____ Provided records

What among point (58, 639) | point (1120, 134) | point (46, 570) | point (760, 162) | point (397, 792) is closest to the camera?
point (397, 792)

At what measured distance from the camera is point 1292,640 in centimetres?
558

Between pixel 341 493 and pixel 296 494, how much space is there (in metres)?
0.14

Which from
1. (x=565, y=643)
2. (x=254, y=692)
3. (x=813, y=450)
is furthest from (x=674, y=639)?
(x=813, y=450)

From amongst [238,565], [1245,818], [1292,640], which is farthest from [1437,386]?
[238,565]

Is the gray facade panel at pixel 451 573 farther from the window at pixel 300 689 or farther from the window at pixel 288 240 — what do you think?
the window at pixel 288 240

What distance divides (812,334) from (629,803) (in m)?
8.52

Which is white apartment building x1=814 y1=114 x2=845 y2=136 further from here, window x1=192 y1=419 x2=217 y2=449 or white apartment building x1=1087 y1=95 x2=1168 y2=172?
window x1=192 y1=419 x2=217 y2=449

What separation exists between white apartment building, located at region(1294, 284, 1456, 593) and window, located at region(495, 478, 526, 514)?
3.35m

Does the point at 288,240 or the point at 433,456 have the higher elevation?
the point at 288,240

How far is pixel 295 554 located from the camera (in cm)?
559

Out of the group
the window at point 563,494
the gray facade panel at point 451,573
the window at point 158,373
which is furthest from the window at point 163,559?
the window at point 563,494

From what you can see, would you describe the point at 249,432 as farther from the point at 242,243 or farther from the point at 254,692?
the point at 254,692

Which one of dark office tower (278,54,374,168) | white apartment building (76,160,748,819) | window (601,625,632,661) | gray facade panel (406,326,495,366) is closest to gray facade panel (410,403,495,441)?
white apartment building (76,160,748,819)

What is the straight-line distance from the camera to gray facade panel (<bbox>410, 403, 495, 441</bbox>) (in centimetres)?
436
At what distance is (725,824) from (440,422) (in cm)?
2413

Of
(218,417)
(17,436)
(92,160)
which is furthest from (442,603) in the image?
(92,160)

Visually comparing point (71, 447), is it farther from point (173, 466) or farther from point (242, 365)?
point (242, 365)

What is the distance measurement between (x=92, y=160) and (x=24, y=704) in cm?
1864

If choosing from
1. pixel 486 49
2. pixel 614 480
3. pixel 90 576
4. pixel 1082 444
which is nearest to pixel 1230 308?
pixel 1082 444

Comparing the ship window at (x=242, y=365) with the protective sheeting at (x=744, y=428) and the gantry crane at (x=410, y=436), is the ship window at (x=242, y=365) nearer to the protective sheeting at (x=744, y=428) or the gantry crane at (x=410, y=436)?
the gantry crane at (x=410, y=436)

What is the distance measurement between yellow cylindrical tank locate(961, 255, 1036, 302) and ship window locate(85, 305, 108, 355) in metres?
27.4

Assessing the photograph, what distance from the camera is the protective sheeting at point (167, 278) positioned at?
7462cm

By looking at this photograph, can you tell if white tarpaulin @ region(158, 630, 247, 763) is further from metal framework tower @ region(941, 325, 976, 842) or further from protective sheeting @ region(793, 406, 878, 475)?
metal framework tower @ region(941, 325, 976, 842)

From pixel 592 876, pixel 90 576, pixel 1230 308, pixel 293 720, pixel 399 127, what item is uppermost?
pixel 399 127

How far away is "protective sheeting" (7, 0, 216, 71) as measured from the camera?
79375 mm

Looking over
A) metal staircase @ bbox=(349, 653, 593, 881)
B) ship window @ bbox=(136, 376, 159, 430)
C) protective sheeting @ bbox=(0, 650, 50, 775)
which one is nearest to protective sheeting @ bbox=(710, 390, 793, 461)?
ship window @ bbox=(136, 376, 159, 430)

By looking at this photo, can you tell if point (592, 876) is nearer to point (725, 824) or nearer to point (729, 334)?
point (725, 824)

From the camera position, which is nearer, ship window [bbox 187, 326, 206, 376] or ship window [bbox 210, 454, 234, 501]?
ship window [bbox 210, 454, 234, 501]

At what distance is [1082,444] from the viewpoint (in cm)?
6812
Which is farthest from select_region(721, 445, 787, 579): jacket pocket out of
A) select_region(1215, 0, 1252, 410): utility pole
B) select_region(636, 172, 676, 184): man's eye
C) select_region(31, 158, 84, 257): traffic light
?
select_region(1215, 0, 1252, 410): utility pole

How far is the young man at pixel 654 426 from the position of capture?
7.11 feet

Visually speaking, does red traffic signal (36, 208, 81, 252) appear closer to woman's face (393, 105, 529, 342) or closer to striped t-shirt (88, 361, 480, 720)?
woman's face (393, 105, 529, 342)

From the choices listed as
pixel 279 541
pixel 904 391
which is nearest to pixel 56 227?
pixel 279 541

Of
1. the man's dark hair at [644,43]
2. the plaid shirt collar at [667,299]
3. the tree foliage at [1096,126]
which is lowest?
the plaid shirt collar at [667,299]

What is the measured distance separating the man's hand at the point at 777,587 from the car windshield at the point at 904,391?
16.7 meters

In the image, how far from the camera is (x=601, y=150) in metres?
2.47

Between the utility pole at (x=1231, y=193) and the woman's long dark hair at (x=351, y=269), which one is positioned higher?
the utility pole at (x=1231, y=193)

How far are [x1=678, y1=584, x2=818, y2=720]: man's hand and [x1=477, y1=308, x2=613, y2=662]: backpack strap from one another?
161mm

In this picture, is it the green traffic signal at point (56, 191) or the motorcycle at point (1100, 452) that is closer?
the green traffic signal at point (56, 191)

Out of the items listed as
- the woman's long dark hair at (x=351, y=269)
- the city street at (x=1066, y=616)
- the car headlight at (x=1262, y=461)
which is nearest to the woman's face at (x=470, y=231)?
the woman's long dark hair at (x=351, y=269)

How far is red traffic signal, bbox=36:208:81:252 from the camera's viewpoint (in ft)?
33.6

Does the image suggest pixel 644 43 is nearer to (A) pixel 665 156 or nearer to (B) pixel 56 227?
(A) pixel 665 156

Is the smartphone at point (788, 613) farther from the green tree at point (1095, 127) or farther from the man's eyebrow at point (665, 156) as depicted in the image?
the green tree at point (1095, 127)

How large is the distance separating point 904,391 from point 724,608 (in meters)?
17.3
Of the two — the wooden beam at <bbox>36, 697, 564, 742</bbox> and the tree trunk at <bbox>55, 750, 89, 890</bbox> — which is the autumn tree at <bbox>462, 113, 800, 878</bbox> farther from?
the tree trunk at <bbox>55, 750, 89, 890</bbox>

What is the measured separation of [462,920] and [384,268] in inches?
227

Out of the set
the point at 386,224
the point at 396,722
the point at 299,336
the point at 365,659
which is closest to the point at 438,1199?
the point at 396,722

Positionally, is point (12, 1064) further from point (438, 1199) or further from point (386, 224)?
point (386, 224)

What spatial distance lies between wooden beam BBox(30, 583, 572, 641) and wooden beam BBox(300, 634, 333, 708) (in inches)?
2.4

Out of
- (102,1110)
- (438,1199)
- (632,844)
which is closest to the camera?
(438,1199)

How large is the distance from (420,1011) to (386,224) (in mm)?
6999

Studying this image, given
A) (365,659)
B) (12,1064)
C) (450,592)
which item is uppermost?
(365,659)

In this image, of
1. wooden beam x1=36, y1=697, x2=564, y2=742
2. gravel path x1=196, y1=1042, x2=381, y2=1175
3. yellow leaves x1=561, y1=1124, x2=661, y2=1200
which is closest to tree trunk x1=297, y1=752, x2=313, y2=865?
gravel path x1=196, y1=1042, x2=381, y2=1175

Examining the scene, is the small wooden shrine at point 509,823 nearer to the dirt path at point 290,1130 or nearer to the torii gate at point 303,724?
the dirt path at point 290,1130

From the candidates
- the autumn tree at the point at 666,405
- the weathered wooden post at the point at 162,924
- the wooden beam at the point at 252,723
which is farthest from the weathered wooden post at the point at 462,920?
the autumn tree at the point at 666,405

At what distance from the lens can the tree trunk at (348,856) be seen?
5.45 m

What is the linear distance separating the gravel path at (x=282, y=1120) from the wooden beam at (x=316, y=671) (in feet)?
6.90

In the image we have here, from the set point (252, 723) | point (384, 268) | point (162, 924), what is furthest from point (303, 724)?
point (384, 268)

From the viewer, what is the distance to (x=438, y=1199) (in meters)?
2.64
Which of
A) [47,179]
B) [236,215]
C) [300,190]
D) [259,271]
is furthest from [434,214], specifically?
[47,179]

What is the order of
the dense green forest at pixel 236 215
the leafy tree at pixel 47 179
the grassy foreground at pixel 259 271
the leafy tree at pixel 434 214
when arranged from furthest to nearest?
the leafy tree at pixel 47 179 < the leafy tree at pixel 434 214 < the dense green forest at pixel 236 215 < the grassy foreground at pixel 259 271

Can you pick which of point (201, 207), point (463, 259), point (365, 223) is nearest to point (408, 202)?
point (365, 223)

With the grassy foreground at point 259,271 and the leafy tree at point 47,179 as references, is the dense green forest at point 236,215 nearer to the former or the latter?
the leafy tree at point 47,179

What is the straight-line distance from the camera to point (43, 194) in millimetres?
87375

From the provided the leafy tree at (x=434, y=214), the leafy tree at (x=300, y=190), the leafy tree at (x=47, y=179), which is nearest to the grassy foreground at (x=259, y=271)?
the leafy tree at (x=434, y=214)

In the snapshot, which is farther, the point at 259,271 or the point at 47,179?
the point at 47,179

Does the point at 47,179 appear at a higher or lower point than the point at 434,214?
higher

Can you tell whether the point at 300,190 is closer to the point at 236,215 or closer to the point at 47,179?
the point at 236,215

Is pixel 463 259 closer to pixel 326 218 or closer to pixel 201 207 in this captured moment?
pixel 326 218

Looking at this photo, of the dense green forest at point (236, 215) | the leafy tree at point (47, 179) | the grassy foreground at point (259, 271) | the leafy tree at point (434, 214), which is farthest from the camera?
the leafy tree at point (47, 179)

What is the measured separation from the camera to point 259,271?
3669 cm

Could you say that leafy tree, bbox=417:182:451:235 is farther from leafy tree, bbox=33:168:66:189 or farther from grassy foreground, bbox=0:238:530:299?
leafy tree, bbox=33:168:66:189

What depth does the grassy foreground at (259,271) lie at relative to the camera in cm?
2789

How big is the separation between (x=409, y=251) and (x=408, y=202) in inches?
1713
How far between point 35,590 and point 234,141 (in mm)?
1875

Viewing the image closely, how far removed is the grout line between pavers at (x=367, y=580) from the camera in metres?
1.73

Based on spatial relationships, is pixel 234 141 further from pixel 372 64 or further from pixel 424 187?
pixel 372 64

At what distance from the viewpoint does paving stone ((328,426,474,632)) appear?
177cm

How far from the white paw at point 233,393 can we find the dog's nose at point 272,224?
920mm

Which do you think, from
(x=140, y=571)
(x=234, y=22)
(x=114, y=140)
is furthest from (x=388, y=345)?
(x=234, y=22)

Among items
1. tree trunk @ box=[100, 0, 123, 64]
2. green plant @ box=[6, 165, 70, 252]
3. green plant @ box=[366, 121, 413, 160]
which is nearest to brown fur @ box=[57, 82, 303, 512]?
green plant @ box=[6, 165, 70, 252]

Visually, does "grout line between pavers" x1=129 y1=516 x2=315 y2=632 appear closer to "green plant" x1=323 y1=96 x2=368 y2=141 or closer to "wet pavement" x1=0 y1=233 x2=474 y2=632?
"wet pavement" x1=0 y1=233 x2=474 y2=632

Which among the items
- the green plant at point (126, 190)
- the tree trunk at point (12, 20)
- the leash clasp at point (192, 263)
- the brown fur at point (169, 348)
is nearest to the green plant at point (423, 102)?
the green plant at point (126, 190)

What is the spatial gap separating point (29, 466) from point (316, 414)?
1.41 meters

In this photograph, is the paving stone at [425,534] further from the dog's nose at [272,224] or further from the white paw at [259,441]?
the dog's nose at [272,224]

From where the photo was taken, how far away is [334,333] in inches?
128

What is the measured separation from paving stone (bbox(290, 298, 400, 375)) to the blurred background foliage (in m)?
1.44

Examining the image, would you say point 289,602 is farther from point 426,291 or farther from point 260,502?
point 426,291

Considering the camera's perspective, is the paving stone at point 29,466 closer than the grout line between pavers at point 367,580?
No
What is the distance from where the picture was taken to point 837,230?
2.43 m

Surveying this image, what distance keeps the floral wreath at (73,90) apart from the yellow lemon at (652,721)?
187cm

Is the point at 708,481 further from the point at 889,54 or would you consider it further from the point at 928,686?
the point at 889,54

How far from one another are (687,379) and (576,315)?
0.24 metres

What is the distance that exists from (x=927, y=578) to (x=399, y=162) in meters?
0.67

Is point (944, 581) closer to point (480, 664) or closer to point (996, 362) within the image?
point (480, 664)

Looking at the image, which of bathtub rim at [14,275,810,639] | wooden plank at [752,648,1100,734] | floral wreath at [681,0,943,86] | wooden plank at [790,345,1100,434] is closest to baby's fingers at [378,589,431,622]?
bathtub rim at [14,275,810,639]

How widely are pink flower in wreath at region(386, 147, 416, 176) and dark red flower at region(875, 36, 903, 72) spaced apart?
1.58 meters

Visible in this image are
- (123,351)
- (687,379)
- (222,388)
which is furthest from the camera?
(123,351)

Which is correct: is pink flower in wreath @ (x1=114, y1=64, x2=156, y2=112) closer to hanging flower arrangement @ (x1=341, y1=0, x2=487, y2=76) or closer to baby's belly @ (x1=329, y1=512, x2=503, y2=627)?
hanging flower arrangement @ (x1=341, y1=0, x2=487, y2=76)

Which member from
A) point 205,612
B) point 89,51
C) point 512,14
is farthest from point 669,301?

________

Exercise requirements. Transcribe the records above exactly, but only from the line that contains "Examining the image, would" through their final line, inclusive.

Final result.
Examining the image, would you say point 289,602 is farther from point 426,291 or farther from point 260,502?
point 426,291

Considering the camera's perspective, is the paving stone at point 29,466 closer than the grout line between pavers at point 367,580?
No
What is the distance from where the picture was taken to point 837,230?
2.43 m

Surveying this image, what distance keeps the floral wreath at (73,90) apart from the yellow lemon at (652,721)?
187cm

Is the point at 708,481 further from the point at 889,54 or would you consider it further from the point at 928,686?
the point at 889,54

How far from one another are (687,379) and (576,315)?
0.24 metres

What is the distance that exists from (x=927, y=578) to (x=399, y=162) in meters?
0.67

Is point (944, 581) closer to point (480, 664) or closer to point (996, 362) within the image?
point (480, 664)

Looking at the image, which of bathtub rim at [14,275,810,639] | wooden plank at [752,648,1100,734] | floral wreath at [681,0,943,86] | wooden plank at [790,345,1100,434] is closest to baby's fingers at [378,589,431,622]?
bathtub rim at [14,275,810,639]

How widely are pink flower in wreath at region(386, 147, 416, 176) and dark red flower at region(875, 36, 903, 72) spaced apart?
1.58 meters

Visible in this image are
- (123,351)
- (687,379)
- (222,388)
which is furthest from the camera?
(123,351)

Which is correct: is pink flower in wreath @ (x1=114, y1=64, x2=156, y2=112) closer to hanging flower arrangement @ (x1=341, y1=0, x2=487, y2=76) or closer to baby's belly @ (x1=329, y1=512, x2=503, y2=627)?
hanging flower arrangement @ (x1=341, y1=0, x2=487, y2=76)

Which member from
A) point 205,612
B) point 89,51
C) point 512,14
is farthest from point 669,301?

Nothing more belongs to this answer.